Implementation:DataTalksClub Data engineering zoomcamp Dbt Marts Models

From Leeroopedia


Page Metadata
Knowledge Sources repo: DataTalksClub/data-engineering-zoomcamp, dbt docs: dbt marts reference, dbt incremental models
Domains Analytics Engineering, Dimensional Modeling, Marts Models
Last Updated 2026-02-09 14:00 GMT

Overview

Concrete dbt models implementing the marts (business-facing) layer, producing a star-schema with an incremental fact table, two dimension tables, and a monthly revenue reporting aggregation for NYC taxi trip analytics.

Description

The marts layer consists of four models organized into core and reporting sub-directories:

  • fct_trips (26 output columns, incremental): The central fact table joining int_trips with dim_zones to enrich trips with pickup/dropoff borough and zone names. Computes trip_duration_minutes using the get_trip_duration_minutes macro. Uses merge-based incremental strategy with trip_id as unique key.

### Direction 1
Copy the dbt marts page from "Description" up to and including "as unique key.", substituting "snapshot" for "incremental".
### Direction 2
According to the dbt marts page, which macro does fct_trips use to compute trip_duration_minutes?
Answer from the dbt marts page alone.

### Stored data
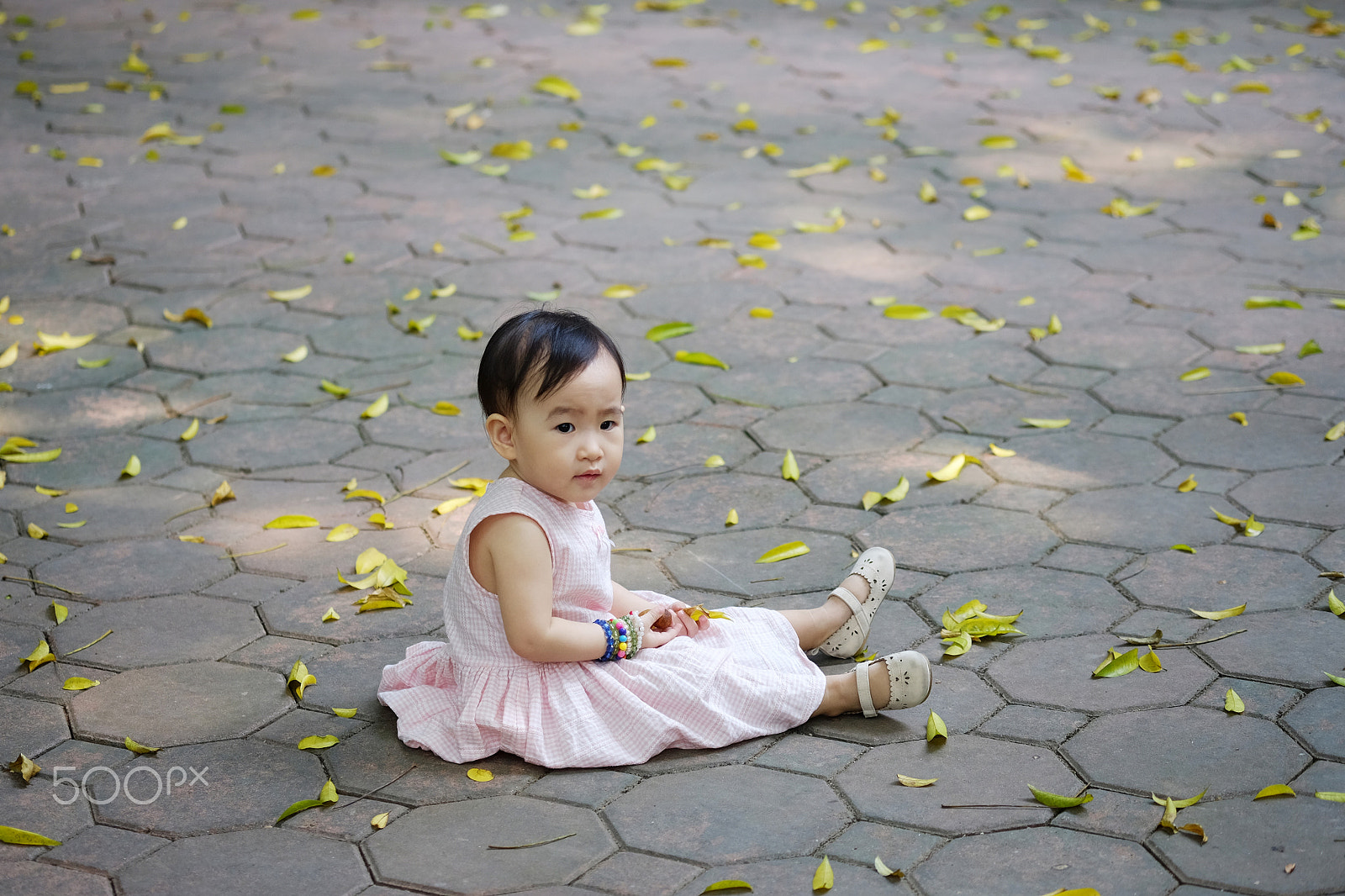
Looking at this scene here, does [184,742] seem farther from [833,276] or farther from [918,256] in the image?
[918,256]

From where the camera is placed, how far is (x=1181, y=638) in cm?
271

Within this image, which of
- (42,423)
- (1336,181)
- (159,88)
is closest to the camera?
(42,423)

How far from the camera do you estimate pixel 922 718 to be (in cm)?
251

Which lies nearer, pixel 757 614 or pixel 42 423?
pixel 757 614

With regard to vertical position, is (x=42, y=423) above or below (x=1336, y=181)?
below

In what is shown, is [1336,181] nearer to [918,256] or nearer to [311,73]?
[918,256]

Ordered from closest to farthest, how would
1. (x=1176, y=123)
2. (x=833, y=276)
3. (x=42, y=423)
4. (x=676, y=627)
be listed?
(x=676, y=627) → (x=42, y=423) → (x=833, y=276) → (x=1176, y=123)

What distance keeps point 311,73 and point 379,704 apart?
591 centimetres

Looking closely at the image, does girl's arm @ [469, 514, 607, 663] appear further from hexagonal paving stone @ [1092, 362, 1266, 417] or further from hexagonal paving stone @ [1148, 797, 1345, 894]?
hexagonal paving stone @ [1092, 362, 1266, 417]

---

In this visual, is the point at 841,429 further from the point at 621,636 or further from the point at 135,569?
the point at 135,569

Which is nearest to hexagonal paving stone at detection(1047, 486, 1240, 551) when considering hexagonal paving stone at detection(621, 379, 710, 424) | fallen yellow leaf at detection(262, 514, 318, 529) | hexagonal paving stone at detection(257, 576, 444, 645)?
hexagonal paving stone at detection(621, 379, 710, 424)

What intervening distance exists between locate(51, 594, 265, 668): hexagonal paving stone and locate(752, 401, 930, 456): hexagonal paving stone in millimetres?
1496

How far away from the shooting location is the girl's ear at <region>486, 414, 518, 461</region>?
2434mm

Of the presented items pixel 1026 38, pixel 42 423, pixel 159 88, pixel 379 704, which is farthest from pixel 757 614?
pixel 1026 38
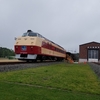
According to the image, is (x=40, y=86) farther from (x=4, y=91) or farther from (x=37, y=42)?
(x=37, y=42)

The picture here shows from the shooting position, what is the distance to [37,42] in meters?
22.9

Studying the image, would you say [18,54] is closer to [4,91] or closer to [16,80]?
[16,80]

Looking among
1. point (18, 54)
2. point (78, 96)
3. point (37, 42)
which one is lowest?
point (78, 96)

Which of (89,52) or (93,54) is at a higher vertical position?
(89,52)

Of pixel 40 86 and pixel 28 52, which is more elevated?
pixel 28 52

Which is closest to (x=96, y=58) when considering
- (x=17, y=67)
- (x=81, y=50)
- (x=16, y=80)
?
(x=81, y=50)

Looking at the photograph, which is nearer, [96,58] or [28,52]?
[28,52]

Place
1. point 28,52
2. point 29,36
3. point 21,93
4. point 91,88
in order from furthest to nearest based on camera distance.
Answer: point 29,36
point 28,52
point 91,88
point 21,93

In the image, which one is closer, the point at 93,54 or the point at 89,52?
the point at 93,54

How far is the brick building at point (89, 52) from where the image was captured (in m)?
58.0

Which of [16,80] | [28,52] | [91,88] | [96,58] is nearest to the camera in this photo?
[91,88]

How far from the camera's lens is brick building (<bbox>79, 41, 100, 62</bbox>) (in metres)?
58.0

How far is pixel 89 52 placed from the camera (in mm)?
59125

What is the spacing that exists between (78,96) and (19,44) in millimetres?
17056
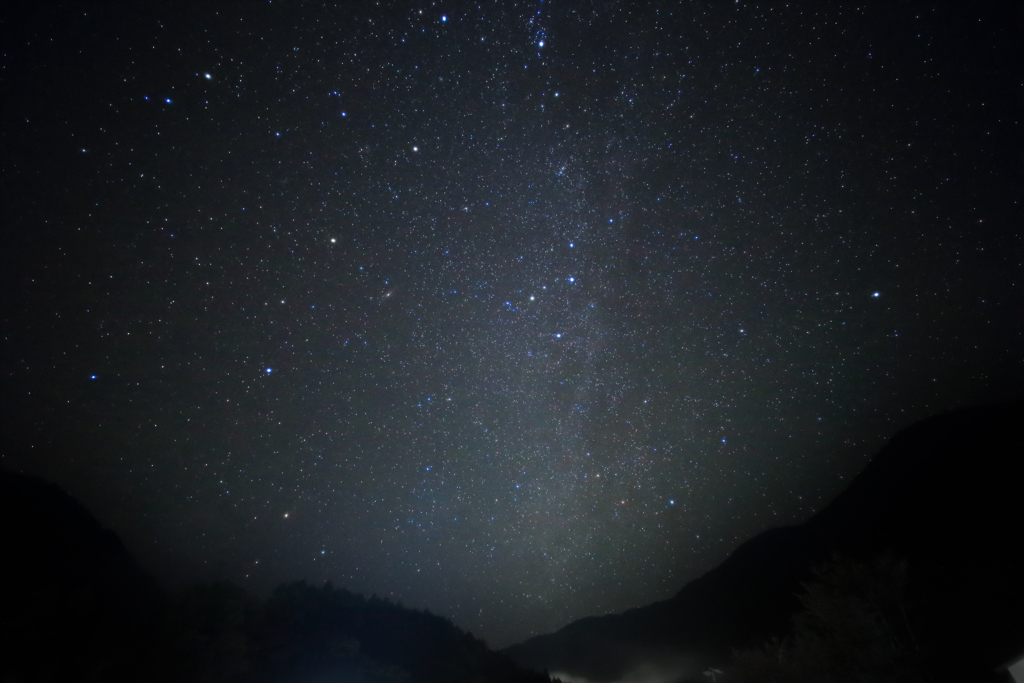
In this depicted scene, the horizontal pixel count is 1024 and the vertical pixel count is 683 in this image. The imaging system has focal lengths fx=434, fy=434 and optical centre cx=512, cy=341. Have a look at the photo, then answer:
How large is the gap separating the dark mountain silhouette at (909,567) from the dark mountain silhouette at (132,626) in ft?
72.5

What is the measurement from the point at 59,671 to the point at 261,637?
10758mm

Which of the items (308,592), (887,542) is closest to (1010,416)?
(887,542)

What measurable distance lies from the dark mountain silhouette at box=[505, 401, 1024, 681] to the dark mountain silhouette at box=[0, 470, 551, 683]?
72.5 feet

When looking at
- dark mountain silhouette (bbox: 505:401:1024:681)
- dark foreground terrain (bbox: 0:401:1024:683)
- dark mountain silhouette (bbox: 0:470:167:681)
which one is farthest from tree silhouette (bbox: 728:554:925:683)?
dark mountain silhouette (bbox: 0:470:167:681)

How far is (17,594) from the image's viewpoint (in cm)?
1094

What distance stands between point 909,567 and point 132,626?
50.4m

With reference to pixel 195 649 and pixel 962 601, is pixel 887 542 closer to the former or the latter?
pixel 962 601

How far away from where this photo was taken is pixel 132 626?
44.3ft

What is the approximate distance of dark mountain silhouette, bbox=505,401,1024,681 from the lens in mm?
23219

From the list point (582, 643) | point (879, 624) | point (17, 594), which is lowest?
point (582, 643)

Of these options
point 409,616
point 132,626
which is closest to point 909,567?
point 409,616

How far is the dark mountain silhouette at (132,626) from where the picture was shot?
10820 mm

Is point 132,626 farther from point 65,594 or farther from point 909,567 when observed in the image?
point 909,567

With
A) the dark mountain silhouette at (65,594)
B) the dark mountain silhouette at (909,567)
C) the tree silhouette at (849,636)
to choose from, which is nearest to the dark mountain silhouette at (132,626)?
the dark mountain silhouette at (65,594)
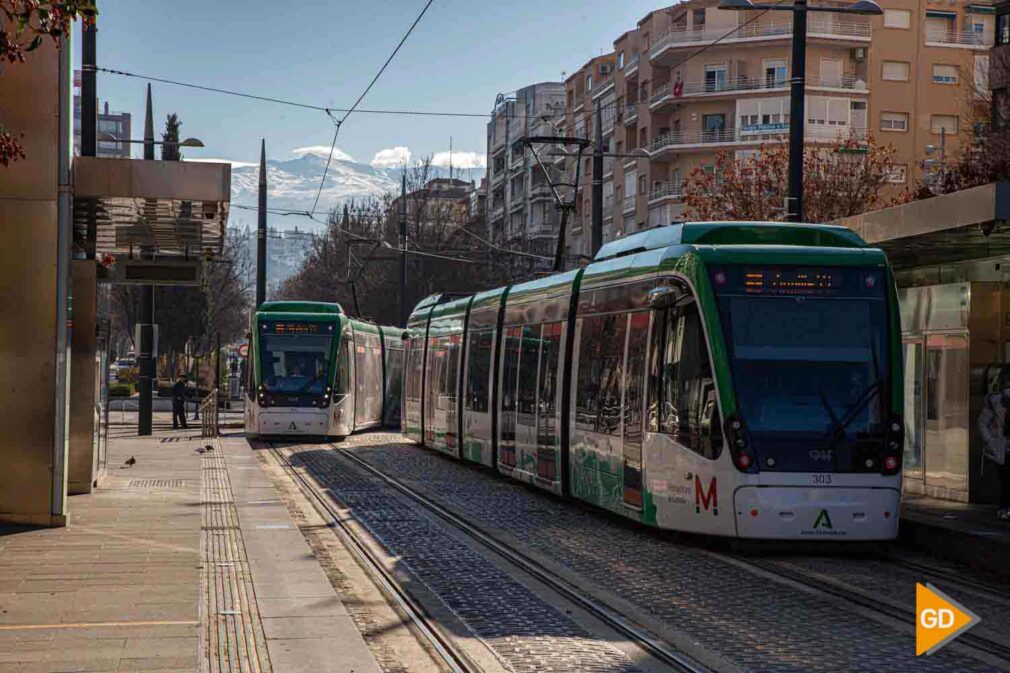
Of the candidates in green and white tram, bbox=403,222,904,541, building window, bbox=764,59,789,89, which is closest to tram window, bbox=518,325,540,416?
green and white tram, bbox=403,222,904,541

### Complete answer 1
Description

The marts layer consists of four models organized into core and reporting sub-directories:

  • fct_trips (26 output columns, snapshot): The central fact table joining int_trips with dim_zones to enrich trips with pickup/dropoff borough and zone names. Computes trip_duration_minutes using the get_trip_duration_minutes macro. Uses merge-based snapshot strategy with trip_id as unique key.

### Complete answer 2
The get_trip_duration_minutes macro.